Mısır'daki ayaklanmanın bölgede ''uzun yıllar sürecek bir belirsizlik ve istikrasızlık dönemine yol açmasından endişe ettiğini ifade eden Netanyahu, ''Ama eminim ki, Mısır'da, demokrasiyi yerleştirmek, reformlar yapmak ve ölçülü değişiklikler getirmek isteyen bir iktidar, İsrail ile Arap dünyası arasındaki barış sürecinin de ilerlemesine katkıda bulunur'' ifadelerini kullandı.
İsrail Savunma Bakanı Ehud Barak, şimdilik Mısır'daki olaylardan dolayı İsrail için bir tehdit oluşmadığını belirtti.
Bu arada Mısır'daki gösterileri izlemek için Kahire'ye giden İsrailli 4 gazetecinin tutuklandığı bildirildi. İsrail radyosunun haberine göre, gazetecilerden 3'ü İsrail'in Kanal 2 televizyonu için, dördüncüsü de İsrail'in Arap kentlerinden Nasıra'daki bir haber portalı için çalışıyor.
"Türkiye burnunu sokmasın"
Öte yandan Mısır hükümeti, uluslararası toplumdan gelen iktidarın değişimine yönelik çağrıları reddetti.

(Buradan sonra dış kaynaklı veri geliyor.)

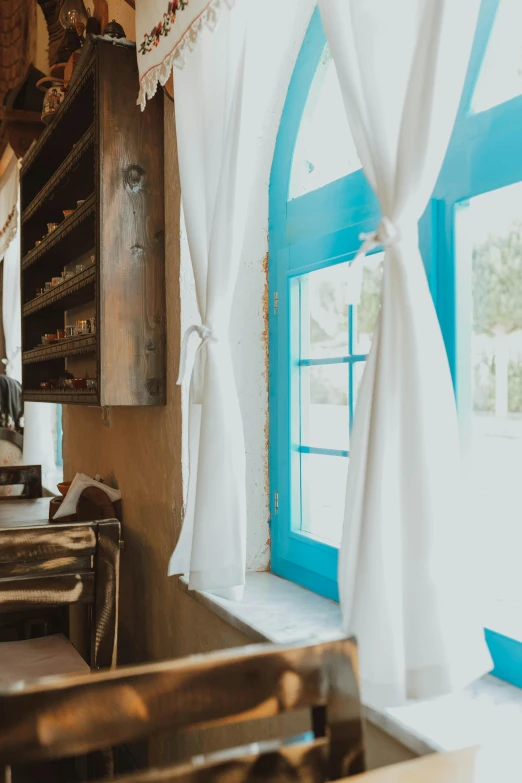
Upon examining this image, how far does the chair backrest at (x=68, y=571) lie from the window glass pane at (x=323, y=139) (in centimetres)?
118

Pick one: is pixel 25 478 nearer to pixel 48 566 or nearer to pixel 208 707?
pixel 48 566

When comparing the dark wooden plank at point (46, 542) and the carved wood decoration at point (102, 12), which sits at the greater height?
the carved wood decoration at point (102, 12)

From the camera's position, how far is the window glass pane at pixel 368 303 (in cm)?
185

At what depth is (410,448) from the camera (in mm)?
1180

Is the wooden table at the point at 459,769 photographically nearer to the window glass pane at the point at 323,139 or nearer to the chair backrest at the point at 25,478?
the window glass pane at the point at 323,139

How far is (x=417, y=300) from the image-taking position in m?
1.20

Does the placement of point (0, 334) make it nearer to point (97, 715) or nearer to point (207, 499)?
point (207, 499)

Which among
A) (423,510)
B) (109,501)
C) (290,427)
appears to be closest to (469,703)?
(423,510)

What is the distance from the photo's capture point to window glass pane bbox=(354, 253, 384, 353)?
1852 mm

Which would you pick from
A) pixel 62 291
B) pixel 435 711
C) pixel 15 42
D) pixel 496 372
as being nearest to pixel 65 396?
pixel 62 291

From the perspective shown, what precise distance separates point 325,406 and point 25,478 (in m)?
2.06

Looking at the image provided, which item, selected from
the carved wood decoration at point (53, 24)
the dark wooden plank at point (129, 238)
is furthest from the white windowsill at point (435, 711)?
the carved wood decoration at point (53, 24)

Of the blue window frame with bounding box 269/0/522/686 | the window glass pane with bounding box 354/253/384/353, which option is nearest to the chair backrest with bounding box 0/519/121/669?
the blue window frame with bounding box 269/0/522/686

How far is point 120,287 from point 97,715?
171 cm
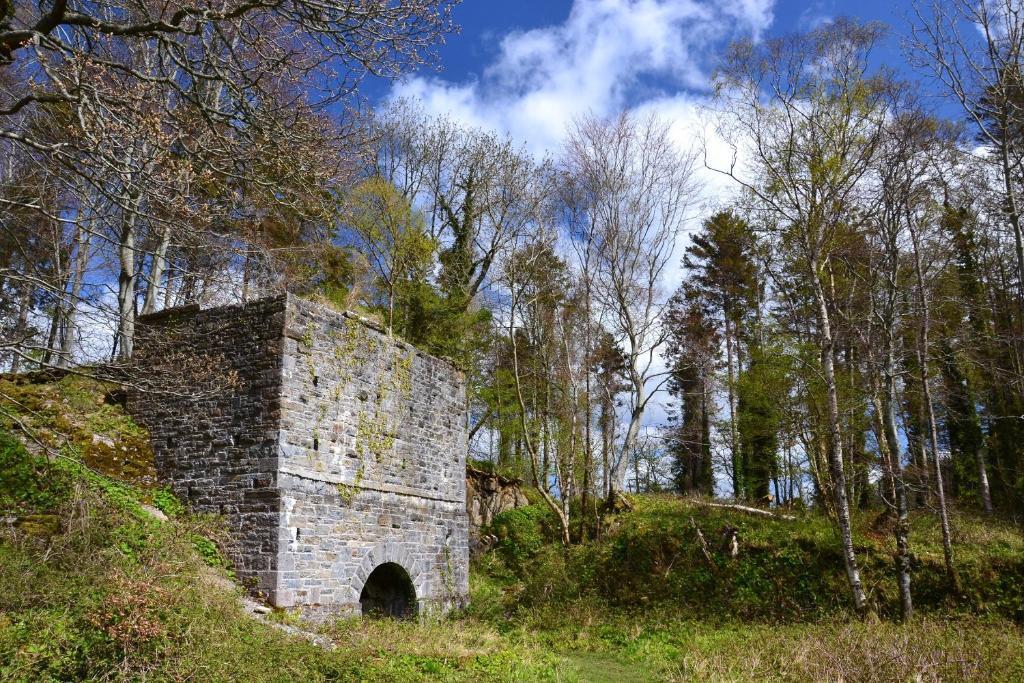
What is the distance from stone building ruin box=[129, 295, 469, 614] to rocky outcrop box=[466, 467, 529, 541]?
4413 mm

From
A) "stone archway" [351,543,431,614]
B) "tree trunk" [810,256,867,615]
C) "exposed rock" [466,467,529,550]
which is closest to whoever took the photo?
"stone archway" [351,543,431,614]

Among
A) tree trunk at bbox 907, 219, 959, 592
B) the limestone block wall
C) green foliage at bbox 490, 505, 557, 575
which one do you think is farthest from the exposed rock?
tree trunk at bbox 907, 219, 959, 592

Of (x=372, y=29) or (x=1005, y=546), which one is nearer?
(x=372, y=29)

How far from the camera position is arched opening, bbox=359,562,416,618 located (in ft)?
42.0

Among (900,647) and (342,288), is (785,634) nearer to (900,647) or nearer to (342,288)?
(900,647)

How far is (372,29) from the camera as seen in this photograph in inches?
246

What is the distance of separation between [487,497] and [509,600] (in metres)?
3.73

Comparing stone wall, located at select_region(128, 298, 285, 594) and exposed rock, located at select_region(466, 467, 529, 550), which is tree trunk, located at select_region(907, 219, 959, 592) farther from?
stone wall, located at select_region(128, 298, 285, 594)

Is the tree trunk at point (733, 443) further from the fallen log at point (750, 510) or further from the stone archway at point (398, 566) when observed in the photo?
the stone archway at point (398, 566)

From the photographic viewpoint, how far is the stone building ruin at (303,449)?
10.2 m

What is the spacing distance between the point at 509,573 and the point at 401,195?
11681 millimetres

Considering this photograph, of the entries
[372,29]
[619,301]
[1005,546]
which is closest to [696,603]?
[1005,546]

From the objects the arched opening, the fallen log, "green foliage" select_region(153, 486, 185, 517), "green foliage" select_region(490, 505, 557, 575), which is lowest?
the arched opening

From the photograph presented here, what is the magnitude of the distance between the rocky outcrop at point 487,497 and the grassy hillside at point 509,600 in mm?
945
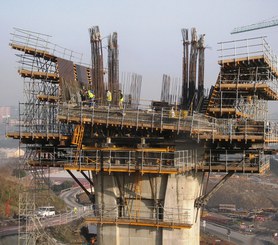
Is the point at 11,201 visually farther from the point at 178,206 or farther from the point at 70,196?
the point at 178,206

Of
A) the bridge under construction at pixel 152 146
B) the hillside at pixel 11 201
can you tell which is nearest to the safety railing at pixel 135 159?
the bridge under construction at pixel 152 146

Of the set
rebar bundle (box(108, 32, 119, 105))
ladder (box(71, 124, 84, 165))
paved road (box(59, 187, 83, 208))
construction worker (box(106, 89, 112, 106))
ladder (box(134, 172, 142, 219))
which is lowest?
paved road (box(59, 187, 83, 208))

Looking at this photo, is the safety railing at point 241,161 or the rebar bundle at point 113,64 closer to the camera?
the safety railing at point 241,161

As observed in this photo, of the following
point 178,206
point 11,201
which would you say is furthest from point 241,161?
point 11,201

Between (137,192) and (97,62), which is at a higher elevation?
(97,62)

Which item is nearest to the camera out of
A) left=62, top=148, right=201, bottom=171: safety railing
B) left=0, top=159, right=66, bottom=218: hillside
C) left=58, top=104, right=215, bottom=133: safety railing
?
left=58, top=104, right=215, bottom=133: safety railing

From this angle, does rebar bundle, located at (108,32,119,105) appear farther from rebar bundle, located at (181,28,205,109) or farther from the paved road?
the paved road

Mısır Dışişleri Bakanlığı sözcüsü Hüsam Zeki, uluslararası toplumdan gelen çağrıların ardından yaptığı açıklamada, ''iktidar değişimini'' kabul etmediklerini, çağrıların Mısır'daki durumu alevlendirmeye yönelik olduğunu ifade etti.
Zeki, "ABD, İngiltere, Fransa gibi Batılı ülkelerin, hatta Türkiye'nin her durumda rol oynamaya çalışmasını, Mısır'daki gelişmelere burunlarını sokmasını görmek üzücü" diyerek, bu ülkelerin kendi işleriyle uğraşmasını istedi.
"Bu ülkeleri cüretkar ve eşi benzeri olmayan biçimde Mısır halkı adına konuşmakla" suçlayan Zeki, bu durumun hükümet ve halk tarafından reddedildiğini vurguladı.